**Required action 1**
Using the passage on plenary power, answer these:
(a) From what Latin term is "plenary" derived?
(b) Which clause of Article I, Section 8 gives Congress power over the declaration of war and peace?
(c) What 1973 measure shows the ongoing conflict between that power and the President's control of the Armed Forces?
**Required action 2**
Quote the passage on plenary power, everything from "Another example of" down to "of the Constitution.".

**Text segment**

• • • •

A plenary power or plenary authority is a complete and absolute power to take action on a particular issue,   with no limitations. It is derived from the Latin term plenus ("full").

United States
In United States constitutional law, plenary power is a power that has been granted to a body  or person in absolute terms, with no review of or limitations upon the exercise of that power. The assignment of a plenary power to one body divests all other bodies from the right to exercise that power, where not otherwise entitled. Plenary powers are not subject to judicial review in a particular instance or in general.

There are very few clear examples of such powers in the United States, due to the nature of the Constitution, which grants different, but at times overlapping, roles to the three branches of federal government and to the states. For example, although the United States Congress, under Article I, Section 8, Clause 3 (the Commerce Clause), has been said to have "plenary" power over interstate commerce, this does not always preclude the states from passing laws that affect interstate commerce in some way. When an activity is legally classified as interstate commerce, historically the states can regulate this type of activity as long as they do so within the bounds of their Constitutional authority. Congress does appear to have complete and absolute power regarding the declaration of war and peace in Article I, Section 8, Clause 11. Yet the President has control over the Armed Forces as Commander-in-Chief. These powers are in ongoing conflict, as seen by the War Powers Resolution of 1973.

Another example of the ongoing debate over plenary powers in the U.S. Constitution is the controversy surrounding the Spending Clause (Article I, Section 8, Clause 1). This clause states that the Congress is allowed to "lay and collect Taxes, Duties, Imposts and Excises, to pay the Debts and provide for the common Defence and promote the general Welfare of the United States". How far this clause goes, and what it actually means in practice, has been hotly debated since the ratification of the Constitution.

• • • •

**Given data**
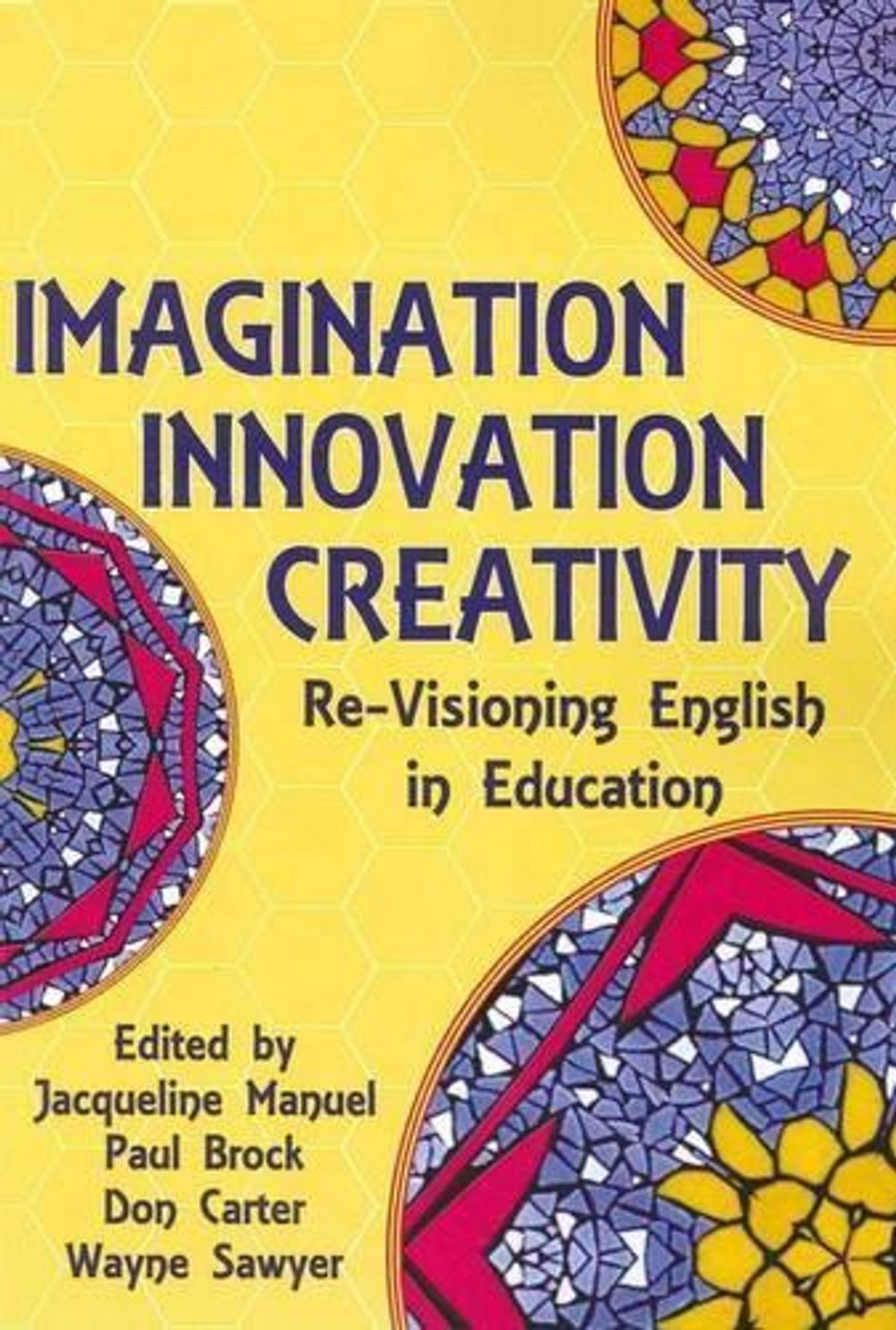Imagination, Innovation, Creativity by J. etal Manuel - ISBN: 9781921586194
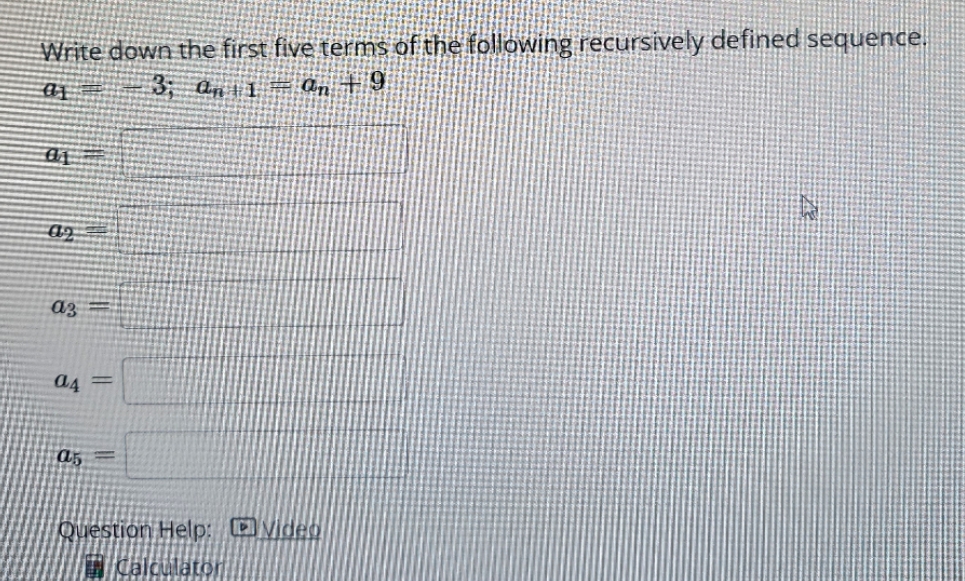 please help Write down the first five terms of the following recursively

• • • •

**Task response 1**
(a) Plenus ("full")
(b) Clause 11
(c) The War Powers Resolution of 1973

**Task response 2**
Another example of the ongoing debate over plenary powers in the U.S. Constitution is the controversy surrounding the Spending Clause (Article I, Section 8, Clause 1). This clause states that the Congress is allowed to "lay and collect Taxes, Duties, Imposts and Excises, to pay the Debts and provide for the common Defence and promote the general Welfare of the United States". How far this clause goes, and what it actually means in practice, has been hotly debated since the ratification of the Constitution.